EXCERPTED PASSAGE —
══════════════════════════════

Aim of the PhD Project:
- Robust, real-time detection and tracking of surgical tools
- Learning from combined small-scale annotated and large-scale but non-annotated datasets of robotic surgery video footages
- Advancing the state of the art in combining self-supervision, week-supervision, and semi-supervision for surgical vision tasks
- Designing and validating stereo-vision based learning paradigms
Project Description / Background:
This project seeks to advance the state of the art in AI-based surgical tool detection and tracking by designing novel semi-supervised and weakly-supervised approaches able to achieve robust and real-time performance.
Automatic detection and tracking of surgical tools from laparoscopic surgery videos is bound to play a key role in enabling surgery with autonomous features and for providing advanced surgical assistance to the clinical team. Being able to know how many and where the instruments are has a wealth of applications such as: placing informative overlays on the screen; performing augmented reality without occluding instruments; surgical workflow analysis; visual servoing; surgical task automation; etc.
When the tools and vision system (endoscope) are robotically manipulated, one could expect the kinematic information of the robot to provide accurate tool positioning information. In practice, the large number of joints, cables and other sources of slack and hysteresis in the robots make the translation of kinematic information into calibrated positioning data mostly unrepeatable and prone to error. An alternative is to use the endoscope itself, which is already present, as a sensor. One of the first methods devised to help in the surgical tool detection process from videos was the placement of fiducial markers on the instruments. If the markers are remarkably different from observed tissue, the detection task would likely be solved through very simple processing. Yet, adding fiducials on surgical instruments has been strongly rejected by the medical device manufacturers as it presents diverse and important disadvantages (e.g. sterilisation, positioning, occlusion from blood, etc.)
Training deep convolutional networks from manually annotated datasets of instrument detection and tracking in surgical scenes is a promising approach for this task. Yet, producing manual annotations of surgical videos is tedious, time-consuming and non-scalable given the evolutive nature of surgical technology and the expertise required for the annotation task. No large datasets comparable to industry standards in the computer vision community are available for these tasks. The lack of large-scale annotated datasets will remain a rate-limiting factor to achieve the robustness and accuracy required to use surgical detection and tracking in patient critical task such as autonomous surgery. As in the autonomous driving research field, automating the creation of synthetic realistic training datasets by exploiting advanced simulation may help improve the performance of deep learning approaches but a gap is likely to remain if only small amounts of real data are being exploited in addition to simulations.

══════════════════════════════

[Saved entries]
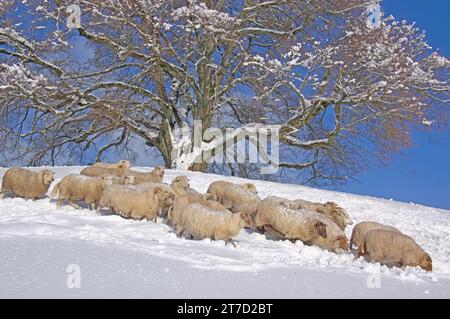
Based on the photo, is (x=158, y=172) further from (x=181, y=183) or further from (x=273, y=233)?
(x=273, y=233)

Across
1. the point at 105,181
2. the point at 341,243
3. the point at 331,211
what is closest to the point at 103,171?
the point at 105,181

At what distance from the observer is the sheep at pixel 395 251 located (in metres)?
7.73

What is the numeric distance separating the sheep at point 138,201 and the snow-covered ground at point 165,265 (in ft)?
0.69

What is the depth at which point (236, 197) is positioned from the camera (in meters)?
10.4

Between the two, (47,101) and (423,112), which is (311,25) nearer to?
(423,112)

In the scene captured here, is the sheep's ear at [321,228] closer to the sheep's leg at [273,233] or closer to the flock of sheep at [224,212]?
the flock of sheep at [224,212]

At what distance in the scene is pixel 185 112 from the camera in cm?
2069

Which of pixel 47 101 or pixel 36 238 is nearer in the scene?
pixel 36 238

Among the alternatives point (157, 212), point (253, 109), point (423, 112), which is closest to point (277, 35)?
point (253, 109)

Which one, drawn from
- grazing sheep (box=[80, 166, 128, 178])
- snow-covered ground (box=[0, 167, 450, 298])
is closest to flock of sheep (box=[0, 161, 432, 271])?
snow-covered ground (box=[0, 167, 450, 298])

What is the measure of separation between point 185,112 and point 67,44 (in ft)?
17.0

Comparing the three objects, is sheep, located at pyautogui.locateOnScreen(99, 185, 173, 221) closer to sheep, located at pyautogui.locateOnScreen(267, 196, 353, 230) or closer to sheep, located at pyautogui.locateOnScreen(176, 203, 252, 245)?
sheep, located at pyautogui.locateOnScreen(176, 203, 252, 245)

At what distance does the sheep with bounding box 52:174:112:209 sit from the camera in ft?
32.4

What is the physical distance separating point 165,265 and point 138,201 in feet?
10.6
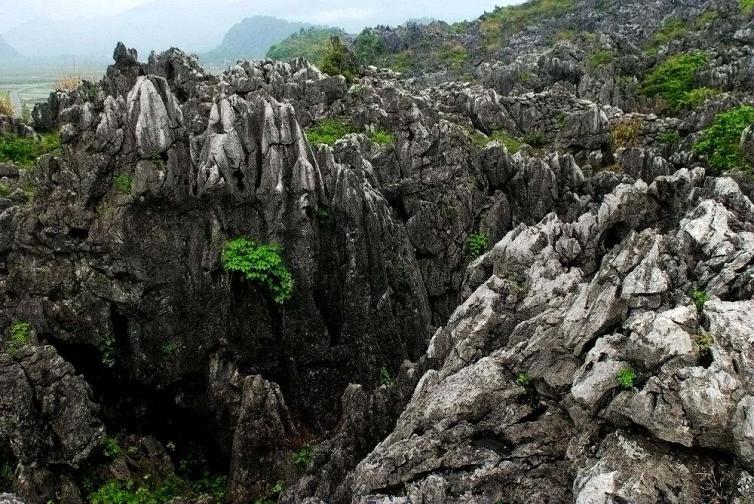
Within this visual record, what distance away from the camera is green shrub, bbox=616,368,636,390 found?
397 inches

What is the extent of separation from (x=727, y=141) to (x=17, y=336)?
1161 inches

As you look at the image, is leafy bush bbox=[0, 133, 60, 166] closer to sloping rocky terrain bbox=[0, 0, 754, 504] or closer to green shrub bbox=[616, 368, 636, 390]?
sloping rocky terrain bbox=[0, 0, 754, 504]

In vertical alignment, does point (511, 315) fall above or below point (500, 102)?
below

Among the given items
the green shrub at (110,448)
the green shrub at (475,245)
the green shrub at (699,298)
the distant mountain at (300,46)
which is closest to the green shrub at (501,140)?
the green shrub at (475,245)

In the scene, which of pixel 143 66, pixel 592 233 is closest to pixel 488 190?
pixel 592 233

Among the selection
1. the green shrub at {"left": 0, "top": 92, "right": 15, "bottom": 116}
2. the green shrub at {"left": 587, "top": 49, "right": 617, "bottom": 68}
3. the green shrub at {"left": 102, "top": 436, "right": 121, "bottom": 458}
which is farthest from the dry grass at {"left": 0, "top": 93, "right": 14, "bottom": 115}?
the green shrub at {"left": 587, "top": 49, "right": 617, "bottom": 68}

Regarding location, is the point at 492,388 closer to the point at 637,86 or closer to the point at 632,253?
the point at 632,253

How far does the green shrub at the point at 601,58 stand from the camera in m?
47.9

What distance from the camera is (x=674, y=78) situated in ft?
130

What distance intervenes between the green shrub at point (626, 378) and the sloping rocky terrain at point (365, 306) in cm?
11

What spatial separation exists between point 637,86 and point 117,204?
37873 millimetres

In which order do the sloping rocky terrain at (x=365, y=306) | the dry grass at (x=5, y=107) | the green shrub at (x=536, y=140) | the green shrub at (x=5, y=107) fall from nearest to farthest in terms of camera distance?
the sloping rocky terrain at (x=365, y=306)
the green shrub at (x=5, y=107)
the dry grass at (x=5, y=107)
the green shrub at (x=536, y=140)

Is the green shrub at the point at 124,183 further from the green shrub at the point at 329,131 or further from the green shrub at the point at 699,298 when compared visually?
the green shrub at the point at 699,298

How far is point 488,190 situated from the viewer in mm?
25344
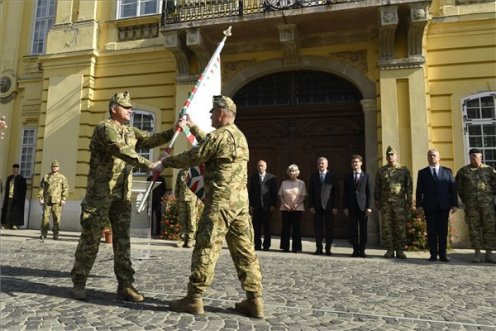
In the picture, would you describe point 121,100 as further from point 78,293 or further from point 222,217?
point 78,293

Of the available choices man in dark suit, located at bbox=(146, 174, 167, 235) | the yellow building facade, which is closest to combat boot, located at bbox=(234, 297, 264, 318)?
the yellow building facade

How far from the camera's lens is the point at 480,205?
776 cm

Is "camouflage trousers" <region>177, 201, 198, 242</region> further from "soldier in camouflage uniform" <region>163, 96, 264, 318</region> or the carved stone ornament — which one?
the carved stone ornament

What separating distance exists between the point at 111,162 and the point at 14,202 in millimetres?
9993

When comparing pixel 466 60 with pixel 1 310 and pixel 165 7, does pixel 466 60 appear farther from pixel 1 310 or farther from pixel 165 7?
pixel 1 310

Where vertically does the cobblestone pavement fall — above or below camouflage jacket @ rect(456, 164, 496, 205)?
below

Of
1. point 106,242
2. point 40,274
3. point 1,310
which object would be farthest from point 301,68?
point 1,310

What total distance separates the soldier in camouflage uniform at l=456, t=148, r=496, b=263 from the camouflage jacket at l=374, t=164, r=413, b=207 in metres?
1.04

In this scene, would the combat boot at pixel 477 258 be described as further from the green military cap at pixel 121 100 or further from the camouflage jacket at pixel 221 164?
the green military cap at pixel 121 100

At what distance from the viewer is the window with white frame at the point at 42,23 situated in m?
15.3

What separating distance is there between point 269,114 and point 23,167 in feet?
29.6

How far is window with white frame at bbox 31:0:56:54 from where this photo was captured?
15266mm

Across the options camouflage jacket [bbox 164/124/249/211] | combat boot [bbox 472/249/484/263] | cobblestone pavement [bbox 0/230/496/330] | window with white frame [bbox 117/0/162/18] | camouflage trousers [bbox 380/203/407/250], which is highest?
window with white frame [bbox 117/0/162/18]

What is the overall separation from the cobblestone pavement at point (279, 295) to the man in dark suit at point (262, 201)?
147 cm
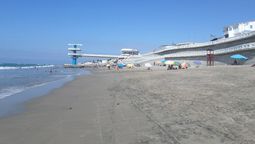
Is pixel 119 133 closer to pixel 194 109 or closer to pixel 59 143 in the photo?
pixel 59 143

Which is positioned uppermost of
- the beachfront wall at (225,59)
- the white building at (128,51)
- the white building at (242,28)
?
the white building at (242,28)

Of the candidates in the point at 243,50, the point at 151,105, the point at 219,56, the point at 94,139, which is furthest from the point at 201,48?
the point at 94,139

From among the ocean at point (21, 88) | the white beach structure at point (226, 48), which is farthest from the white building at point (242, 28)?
the ocean at point (21, 88)

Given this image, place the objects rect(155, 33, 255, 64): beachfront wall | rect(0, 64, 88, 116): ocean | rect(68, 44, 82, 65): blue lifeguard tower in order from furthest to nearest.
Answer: rect(68, 44, 82, 65): blue lifeguard tower < rect(155, 33, 255, 64): beachfront wall < rect(0, 64, 88, 116): ocean

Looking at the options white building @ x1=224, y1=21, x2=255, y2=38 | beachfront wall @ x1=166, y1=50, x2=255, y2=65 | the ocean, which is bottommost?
the ocean

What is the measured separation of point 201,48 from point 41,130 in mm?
60075

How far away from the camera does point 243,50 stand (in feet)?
128

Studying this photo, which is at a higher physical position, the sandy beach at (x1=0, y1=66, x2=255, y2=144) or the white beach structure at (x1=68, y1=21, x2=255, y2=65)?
the white beach structure at (x1=68, y1=21, x2=255, y2=65)

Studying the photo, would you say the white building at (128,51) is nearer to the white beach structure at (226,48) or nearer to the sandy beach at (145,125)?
the white beach structure at (226,48)

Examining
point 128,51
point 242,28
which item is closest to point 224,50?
point 242,28

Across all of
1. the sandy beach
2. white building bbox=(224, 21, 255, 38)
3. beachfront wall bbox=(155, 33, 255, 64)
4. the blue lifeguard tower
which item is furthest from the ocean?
the blue lifeguard tower

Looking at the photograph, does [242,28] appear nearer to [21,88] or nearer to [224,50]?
[224,50]

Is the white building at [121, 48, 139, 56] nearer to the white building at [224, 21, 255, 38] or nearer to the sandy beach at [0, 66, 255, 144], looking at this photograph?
the white building at [224, 21, 255, 38]

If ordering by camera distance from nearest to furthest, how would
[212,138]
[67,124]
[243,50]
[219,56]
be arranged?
Answer: [212,138] → [67,124] → [243,50] → [219,56]
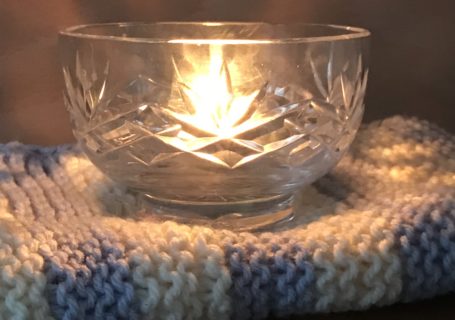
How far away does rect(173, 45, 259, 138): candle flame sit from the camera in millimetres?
492

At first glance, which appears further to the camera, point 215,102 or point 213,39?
point 213,39

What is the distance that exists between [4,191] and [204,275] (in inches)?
7.3

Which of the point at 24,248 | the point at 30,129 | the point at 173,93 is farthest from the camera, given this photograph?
the point at 30,129

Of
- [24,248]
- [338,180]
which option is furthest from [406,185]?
[24,248]

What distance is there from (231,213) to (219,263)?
0.10m

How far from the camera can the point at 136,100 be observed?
0.50 metres

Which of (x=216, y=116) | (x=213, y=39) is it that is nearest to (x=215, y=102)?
(x=216, y=116)

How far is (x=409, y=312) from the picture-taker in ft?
1.43

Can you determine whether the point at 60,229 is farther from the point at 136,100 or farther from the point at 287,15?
the point at 287,15

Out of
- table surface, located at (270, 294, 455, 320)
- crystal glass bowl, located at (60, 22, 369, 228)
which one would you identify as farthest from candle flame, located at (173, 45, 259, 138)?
table surface, located at (270, 294, 455, 320)

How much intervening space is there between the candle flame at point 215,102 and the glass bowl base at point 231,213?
48 millimetres

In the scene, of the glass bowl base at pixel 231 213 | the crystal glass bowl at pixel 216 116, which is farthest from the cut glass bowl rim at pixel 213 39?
the glass bowl base at pixel 231 213

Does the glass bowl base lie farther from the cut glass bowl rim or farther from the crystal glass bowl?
the cut glass bowl rim

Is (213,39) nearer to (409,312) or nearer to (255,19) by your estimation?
(255,19)
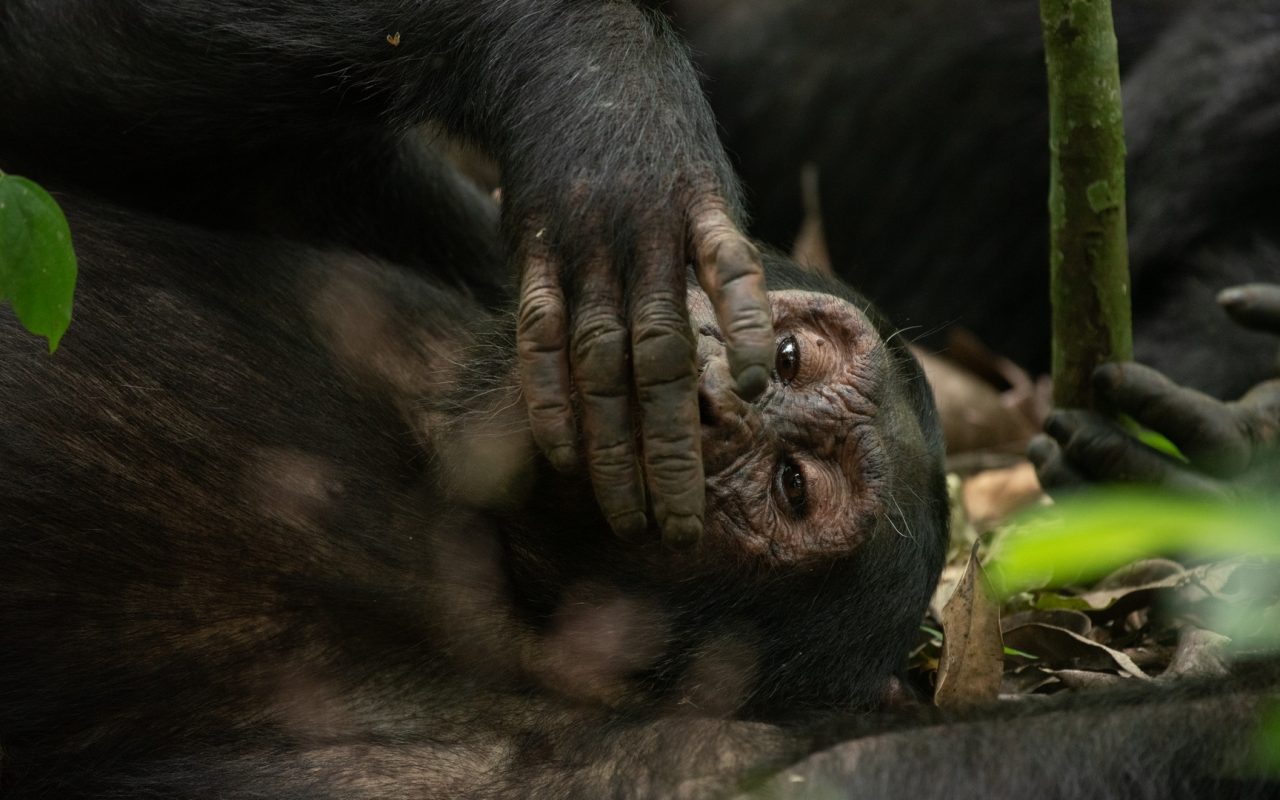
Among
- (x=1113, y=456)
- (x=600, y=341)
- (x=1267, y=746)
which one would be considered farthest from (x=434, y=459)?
(x=1113, y=456)

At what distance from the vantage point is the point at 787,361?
359 centimetres

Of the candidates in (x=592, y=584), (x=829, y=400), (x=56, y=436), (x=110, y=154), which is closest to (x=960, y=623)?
(x=829, y=400)

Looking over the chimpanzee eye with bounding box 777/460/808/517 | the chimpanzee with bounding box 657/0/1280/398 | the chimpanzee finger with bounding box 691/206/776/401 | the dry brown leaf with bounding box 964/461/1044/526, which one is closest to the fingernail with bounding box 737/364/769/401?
the chimpanzee finger with bounding box 691/206/776/401

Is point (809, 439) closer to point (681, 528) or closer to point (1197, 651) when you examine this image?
point (681, 528)

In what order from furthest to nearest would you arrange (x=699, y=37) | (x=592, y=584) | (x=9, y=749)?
(x=699, y=37), (x=592, y=584), (x=9, y=749)

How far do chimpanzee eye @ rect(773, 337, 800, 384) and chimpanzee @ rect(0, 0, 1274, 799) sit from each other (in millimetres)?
11

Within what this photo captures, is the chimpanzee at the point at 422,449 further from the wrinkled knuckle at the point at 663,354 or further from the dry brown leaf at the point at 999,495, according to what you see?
the dry brown leaf at the point at 999,495

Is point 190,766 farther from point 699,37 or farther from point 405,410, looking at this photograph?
point 699,37

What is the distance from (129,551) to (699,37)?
5424 millimetres

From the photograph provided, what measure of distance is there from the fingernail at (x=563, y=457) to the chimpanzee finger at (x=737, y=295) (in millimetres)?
340

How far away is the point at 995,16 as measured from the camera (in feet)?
24.3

══════════════════════════════

YOUR ASSIGNMENT — List the applications that the PhD project description names for knowing how many surgical instruments there are and where they are. Rely on the project description alone.

EXERCISE OUTPUT —
- Placing informative overlays on the screen
- Performing augmented reality without occluding instruments
- Surgical workflow analysis
- Visual servoing
- Surgical task automation